Few universities have both medical schools and engineering schools to make this disciplinary integration work – the reason so many joint biomedical engineering programs sprang up across the country: in Atlanta, between Emory University and Georgia Tech; in the San Francisco Bay area, between UC-San Francisco and UC-Berkeley; in Virginia and North Carolina, between Wake Forest and Virginia Tech.

And in the Triangle, between Carolina and N.C. State. (Duke University, which has both medical and engineering schools, has its own biomedical engineering program.)

“When two universities are complementary, it makes sense to build a bridge between the two rather than try to duplicate one or the other,” Allbritton said. “State is one of the biggest engineering schools in the country, and there is an amazing level of excellence within that school that we could never replicate at Carolina. And the reciprocal is true for State regarding our tremendous School of Medicine.”

There are other schools and departments that have been drawn into this field of convergence as well, from N.C. State’s colleges of textiles and veterinary medicine to Carolina’s College of Arts and Sciences and the schools of pharmacy, public health and nursing.

“These two universities are so complementary, it is amazing,” Allbritton said. “There should really be a ton of collaborative projects between the two universities. BME should be one of many, not the only one.”

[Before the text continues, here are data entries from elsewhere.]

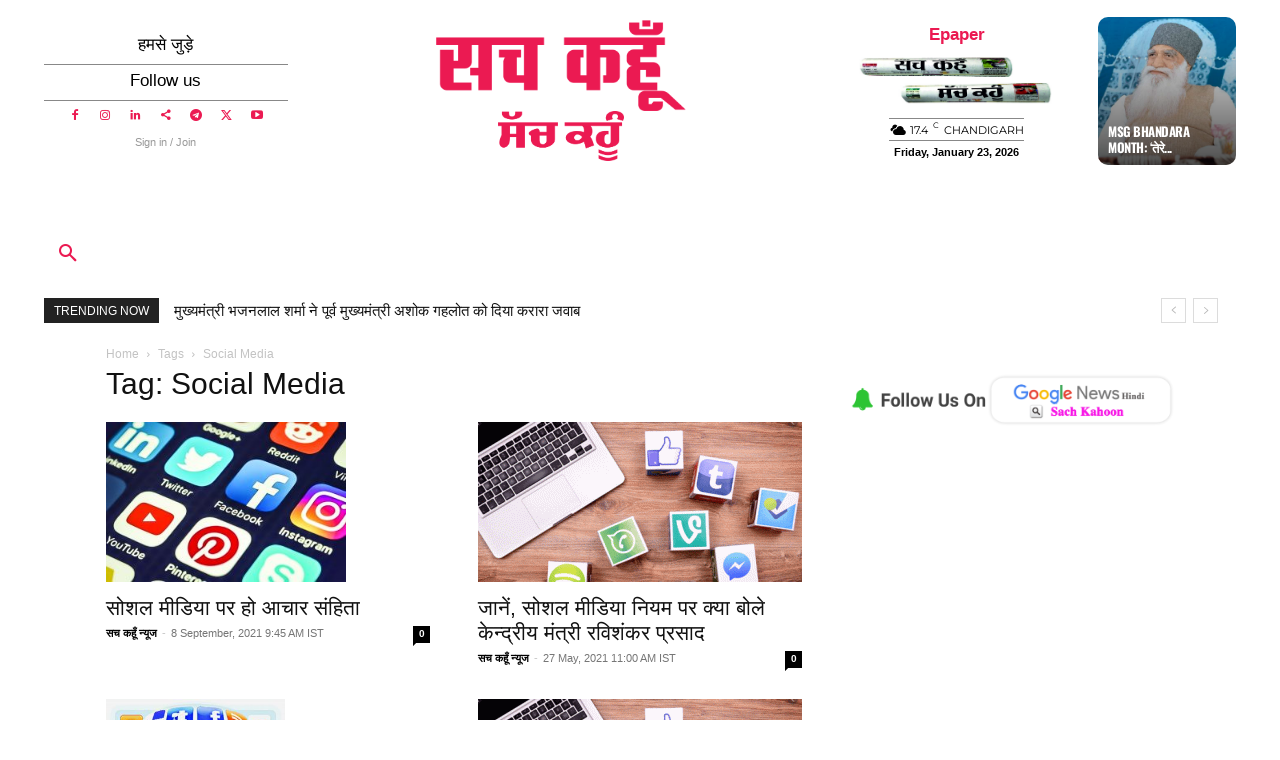

--- FILE ---
content_type: text/html; charset=utf-8
request_url: https://www.google.com/recaptcha/api2/aframe
body_size: 261
content:
<!DOCTYPE HTML><html><head><meta http-equiv="content-type" content="text/html; charset=UTF-8"></head><body><script nonce="y-uT5himkVfd1dTpbnppMg">/** Anti-fraud and anti-abuse applications only. See google.com/recaptcha */ try{var clients={'sodar':'https://pagead2.googlesyndication.com/pagead/sodar?'};window.addEventListener("message",function(a){try{if(a.source===window.parent){var b=JSON.parse(a.data);var c=clients[b['id']];if(c){var d=document.createElement('img');d.src=c+b['params']+'&rc='+(localStorage.getItem("rc::a")?sessionStorage.getItem("rc::b"):"");window.document.body.appendChild(d);sessionStorage.setItem("rc::e",parseInt(sessionStorage.getItem("rc::e")||0)+1);localStorage.setItem("rc::h",'1769111441761');}}}catch(b){}});window.parent.postMessage("_grecaptcha_ready", "*");}catch(b){}</script></body></html>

Joe DeSimone, who has joint appointments in chemistry at Carolina and chemical engineering at N.C. State, told Carolina’s Board of Trustees in summer 2013 that Carolina should be doing more to translate its burgeoning research enterprise into startup companies to help revive the state’s ailing economy.

And collaborations with N.C. State could help, he said.

DeSimone’s remarks fit the message Gov. Pat McCrory has emphasized: the need to better align educational programs in North Carolina’s community colleges and universities with current and future market demand for jobs.

No problem, Allbritton said.

All the key pieces are already present in the Triangle for BME to gain national prominence – and to have the kind of economic impact that DeSimone and McCrory have called for.

In fact, Allbritton sees a parallel between BME and the N.C. Biotechnology Center, which former Gov. Jim Hunt and N.C. legislators created three decades ago to spur replacements for lost traditional jobs in tobacco and textiles

As a result of that spark, North Carolina ranks only behind California and Massachusetts in its cluster of biotechnology companies.

BME, Allbritton is convinced, holds that same potential to help North Carolina’s economy recover from the Great Recession. And she has the numbers to prove it.

“Guess what the No. 1 job in the country was last year, according to CNN Money?” she asked. “Biomedical engineering.”

In 2013, the field’s median pay was $87,000, the top pay was $134,000, and the 10-year growth rate was nearly 62 percent, Allbritton said.